1 min read

Editor's blog Tuesday 8 March 2011: Things That Will Not Be The Health Secretary's Problem In The Near Future, Part One

Today's health questions in the House Of Commons was not exactly a riot of answered questions and enlightened debate and discussion.

Plus ca change ... But one exchange seems to be worth quoting:

Mark Lancaster (Milton Keynes North) (Con): "The Secretary of State has visited Milton Keynes, so he will be well aware of the historical problems at the maternity unit there and, following the intervention of his Department, of the positive outcomes that have been achieved with one-to-one supervision for all mothers. I am convinced that the increased training of midwives has contributed to those outcomes, but may I press him to reassure the House that that level of training will continue?"

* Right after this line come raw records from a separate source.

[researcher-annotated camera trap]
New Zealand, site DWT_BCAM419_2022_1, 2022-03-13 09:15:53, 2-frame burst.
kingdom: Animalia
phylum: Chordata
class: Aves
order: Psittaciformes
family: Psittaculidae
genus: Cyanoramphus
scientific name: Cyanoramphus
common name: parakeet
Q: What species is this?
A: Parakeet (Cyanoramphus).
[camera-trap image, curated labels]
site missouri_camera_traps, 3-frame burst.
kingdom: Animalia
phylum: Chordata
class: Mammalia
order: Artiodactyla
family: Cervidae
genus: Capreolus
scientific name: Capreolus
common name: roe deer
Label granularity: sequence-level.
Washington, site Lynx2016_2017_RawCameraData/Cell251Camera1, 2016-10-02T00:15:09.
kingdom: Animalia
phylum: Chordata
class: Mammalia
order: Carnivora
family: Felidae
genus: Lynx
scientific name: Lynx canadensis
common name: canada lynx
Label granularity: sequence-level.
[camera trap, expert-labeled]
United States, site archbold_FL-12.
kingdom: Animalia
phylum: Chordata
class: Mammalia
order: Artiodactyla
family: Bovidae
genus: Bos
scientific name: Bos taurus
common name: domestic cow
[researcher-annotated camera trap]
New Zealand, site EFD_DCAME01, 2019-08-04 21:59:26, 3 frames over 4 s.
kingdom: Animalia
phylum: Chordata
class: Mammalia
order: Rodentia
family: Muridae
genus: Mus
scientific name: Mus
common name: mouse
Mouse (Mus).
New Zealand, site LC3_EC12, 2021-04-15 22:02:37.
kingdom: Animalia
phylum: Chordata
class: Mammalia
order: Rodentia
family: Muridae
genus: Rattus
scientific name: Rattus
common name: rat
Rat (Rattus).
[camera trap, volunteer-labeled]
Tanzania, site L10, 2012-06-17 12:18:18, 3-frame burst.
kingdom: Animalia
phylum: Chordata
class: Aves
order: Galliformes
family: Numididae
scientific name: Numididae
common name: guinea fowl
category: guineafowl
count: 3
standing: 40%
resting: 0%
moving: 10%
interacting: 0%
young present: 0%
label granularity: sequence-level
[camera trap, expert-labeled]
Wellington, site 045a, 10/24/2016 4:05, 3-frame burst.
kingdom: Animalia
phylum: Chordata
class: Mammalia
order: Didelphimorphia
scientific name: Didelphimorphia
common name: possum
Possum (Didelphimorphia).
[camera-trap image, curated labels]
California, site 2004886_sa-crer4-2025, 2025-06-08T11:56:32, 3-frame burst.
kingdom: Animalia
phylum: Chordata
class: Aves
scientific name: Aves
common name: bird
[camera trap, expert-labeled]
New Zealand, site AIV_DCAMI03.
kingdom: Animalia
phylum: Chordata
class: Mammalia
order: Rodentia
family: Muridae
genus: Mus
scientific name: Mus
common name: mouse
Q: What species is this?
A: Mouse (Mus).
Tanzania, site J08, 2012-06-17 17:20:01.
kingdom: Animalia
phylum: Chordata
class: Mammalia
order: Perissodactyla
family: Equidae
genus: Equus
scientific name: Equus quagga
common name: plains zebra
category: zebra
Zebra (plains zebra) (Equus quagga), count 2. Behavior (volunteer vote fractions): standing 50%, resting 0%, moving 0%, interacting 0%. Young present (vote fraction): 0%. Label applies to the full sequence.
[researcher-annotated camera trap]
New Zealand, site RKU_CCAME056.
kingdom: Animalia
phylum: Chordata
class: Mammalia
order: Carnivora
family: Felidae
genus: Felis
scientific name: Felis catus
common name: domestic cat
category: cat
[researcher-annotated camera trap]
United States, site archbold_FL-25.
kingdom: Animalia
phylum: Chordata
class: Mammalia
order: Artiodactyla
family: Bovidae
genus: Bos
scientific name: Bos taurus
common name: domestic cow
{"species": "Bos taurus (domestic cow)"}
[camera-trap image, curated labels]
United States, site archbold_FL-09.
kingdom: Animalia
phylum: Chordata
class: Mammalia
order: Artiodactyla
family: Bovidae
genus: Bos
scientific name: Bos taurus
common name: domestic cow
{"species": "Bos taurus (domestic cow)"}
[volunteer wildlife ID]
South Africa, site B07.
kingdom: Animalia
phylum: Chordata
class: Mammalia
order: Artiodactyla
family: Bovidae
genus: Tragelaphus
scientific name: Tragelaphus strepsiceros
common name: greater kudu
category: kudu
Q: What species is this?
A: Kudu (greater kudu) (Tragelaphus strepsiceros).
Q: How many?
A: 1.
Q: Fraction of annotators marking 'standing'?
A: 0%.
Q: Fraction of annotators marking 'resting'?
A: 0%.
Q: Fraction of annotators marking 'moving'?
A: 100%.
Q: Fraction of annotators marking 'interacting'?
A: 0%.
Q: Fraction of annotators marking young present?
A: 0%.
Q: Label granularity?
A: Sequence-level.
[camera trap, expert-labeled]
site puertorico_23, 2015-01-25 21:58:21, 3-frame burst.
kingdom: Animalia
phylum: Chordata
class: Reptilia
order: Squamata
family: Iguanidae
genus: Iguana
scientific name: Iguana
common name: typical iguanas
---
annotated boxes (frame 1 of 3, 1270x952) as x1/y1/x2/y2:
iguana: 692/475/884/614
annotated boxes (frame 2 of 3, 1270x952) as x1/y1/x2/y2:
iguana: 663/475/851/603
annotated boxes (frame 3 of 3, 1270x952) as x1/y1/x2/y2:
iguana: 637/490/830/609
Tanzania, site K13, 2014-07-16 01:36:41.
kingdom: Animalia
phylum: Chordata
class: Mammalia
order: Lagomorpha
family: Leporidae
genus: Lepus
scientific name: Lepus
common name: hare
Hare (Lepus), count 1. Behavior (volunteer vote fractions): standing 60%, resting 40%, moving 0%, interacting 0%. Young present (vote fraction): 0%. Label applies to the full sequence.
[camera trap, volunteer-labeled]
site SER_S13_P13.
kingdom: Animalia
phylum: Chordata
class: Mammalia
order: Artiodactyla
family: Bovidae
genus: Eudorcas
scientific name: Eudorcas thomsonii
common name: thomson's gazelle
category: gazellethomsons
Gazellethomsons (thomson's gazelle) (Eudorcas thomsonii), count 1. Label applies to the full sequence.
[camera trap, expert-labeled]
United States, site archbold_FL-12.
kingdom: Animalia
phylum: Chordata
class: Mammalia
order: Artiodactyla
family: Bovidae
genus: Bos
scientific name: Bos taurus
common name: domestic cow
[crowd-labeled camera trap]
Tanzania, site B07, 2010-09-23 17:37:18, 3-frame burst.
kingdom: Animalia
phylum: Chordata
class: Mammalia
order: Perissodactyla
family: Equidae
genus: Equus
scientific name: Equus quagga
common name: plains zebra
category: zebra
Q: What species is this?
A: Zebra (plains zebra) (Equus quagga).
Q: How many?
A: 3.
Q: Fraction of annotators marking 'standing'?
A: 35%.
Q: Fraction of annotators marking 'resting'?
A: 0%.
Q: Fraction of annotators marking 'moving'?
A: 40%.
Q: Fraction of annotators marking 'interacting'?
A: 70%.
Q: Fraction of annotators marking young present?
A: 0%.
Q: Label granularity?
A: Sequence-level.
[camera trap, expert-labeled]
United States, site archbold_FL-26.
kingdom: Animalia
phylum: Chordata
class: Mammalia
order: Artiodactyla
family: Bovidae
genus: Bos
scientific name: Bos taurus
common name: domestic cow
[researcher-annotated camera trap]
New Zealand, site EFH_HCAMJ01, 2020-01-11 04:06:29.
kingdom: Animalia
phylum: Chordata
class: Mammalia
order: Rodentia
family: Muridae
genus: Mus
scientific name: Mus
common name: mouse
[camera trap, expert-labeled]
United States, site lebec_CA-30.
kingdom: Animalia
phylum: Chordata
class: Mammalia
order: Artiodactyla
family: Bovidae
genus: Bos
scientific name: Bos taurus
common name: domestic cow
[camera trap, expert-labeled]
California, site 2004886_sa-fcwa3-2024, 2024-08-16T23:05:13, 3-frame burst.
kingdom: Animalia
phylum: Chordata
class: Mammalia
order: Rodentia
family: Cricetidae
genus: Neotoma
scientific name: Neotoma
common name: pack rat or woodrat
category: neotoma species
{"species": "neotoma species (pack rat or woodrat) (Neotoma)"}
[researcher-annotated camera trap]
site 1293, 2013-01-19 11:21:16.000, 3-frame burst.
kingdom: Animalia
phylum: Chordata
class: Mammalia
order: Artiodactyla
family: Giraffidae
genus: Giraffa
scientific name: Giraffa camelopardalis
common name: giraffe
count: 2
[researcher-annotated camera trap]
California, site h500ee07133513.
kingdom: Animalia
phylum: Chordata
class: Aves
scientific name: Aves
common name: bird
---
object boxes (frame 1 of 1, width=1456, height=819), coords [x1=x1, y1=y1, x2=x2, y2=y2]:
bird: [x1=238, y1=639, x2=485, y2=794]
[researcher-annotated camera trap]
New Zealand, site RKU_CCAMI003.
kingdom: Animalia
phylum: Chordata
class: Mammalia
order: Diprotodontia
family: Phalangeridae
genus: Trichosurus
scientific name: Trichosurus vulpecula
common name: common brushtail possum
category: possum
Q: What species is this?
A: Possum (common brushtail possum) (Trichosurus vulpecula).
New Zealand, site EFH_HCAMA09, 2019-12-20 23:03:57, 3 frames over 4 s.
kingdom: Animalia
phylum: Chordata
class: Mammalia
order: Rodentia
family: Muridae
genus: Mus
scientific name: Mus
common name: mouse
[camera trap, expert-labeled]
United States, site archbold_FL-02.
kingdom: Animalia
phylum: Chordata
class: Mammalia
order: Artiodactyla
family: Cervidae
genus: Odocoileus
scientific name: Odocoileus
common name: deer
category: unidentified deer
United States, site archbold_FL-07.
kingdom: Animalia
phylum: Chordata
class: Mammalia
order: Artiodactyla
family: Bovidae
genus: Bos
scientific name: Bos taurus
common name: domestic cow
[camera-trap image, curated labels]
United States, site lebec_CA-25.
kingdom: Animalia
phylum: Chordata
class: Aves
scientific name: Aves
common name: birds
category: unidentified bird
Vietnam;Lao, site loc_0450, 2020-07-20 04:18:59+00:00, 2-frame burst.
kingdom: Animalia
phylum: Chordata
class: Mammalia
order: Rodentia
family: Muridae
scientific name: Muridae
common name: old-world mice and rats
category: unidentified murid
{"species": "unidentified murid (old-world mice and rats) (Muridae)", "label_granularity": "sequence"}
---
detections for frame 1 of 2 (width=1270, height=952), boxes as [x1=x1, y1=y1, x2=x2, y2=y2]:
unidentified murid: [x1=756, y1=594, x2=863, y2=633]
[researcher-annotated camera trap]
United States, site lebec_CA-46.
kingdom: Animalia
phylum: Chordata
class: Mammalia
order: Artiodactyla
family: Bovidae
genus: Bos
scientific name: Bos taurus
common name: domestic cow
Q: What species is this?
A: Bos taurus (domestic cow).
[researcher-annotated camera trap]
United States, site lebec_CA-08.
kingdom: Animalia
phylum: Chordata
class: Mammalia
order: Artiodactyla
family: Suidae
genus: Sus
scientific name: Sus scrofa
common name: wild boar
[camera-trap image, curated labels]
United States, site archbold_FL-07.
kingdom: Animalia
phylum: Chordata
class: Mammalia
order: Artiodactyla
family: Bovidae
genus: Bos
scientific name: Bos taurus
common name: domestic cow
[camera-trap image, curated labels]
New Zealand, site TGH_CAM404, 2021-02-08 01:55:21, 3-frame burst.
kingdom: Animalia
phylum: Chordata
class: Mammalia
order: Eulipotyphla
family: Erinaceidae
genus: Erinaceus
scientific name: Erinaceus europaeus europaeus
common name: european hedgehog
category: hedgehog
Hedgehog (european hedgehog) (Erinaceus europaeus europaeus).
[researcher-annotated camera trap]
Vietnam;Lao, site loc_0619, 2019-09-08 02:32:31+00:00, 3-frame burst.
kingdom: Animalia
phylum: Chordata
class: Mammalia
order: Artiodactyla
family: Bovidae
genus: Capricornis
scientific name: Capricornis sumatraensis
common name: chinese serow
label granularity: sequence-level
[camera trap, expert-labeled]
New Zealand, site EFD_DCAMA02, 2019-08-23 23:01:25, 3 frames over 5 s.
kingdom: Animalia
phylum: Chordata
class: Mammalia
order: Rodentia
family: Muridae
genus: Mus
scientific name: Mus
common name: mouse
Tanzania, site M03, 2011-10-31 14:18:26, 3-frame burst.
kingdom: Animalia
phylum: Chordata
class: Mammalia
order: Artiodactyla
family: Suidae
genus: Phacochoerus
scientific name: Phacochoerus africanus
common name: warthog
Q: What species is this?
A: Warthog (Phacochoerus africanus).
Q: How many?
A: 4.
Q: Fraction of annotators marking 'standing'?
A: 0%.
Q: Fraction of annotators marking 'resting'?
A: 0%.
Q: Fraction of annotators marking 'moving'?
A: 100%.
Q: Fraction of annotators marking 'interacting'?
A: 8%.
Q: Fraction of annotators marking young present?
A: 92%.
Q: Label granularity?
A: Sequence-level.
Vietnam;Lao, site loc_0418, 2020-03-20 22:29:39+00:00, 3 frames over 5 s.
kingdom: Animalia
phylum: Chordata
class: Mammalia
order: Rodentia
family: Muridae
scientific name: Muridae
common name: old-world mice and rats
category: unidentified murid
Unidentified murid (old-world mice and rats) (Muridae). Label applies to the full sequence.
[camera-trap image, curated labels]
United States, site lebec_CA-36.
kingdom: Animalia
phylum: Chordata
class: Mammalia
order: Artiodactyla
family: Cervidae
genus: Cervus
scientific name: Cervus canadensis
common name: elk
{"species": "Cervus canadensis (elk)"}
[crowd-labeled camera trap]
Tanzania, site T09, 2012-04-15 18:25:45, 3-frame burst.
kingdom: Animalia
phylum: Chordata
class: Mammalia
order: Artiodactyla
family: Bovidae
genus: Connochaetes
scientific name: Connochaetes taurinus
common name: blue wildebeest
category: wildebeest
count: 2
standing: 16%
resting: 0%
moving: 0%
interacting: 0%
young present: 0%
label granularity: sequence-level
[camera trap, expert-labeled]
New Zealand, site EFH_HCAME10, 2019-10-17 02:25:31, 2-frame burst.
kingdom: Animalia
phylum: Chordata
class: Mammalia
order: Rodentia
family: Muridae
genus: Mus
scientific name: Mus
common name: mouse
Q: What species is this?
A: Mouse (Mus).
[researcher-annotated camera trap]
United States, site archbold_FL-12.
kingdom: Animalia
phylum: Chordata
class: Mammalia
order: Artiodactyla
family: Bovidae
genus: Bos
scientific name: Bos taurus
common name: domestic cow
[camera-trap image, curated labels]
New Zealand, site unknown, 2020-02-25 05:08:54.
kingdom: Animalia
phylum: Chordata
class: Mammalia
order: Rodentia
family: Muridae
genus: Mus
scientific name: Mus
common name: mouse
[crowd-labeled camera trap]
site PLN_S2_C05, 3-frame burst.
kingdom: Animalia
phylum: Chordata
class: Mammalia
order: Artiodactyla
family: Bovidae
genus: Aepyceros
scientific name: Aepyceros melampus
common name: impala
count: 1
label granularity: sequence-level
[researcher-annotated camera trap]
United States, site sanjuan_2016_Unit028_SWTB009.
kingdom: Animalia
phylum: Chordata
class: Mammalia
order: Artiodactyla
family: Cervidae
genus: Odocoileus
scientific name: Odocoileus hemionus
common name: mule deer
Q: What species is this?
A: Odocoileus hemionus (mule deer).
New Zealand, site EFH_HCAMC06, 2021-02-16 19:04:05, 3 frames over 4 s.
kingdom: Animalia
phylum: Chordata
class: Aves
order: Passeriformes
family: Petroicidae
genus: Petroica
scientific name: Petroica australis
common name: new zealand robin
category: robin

Mr Lansley: "Yes, I am very grateful to my hon. Friend and I share his wish for continuing improvement in the maternity services at Milton Keynes hospital. I can tell him and the House that we are delivering on our commitment to improve maternity services, which is at the heart of that wish. The number of midwifery training places commissioned for next year—2011-12—will be no less than this year, sustaining a record number of midwives in training. That will be on top of an increase between May and November 2010—after the coalition Government came in—of 296 additional midwives employed in the NHS."

The future version of this exchange
Translated into layman's English, in two years' time if NHS reform goes according to plan,  this exchange will read,

Local MP: "Can you make sure this service isn't shit - throw your weight about, lob a Nokia, do something?"

Secretary Of State For Health: "No chance, guv. Nothing to do with me. Not my problem. More than my job's worth. Ask your GP commissioning consortium, and if you don't like the answer, appeal to the Board. What do you mean, you didn't vote for them?"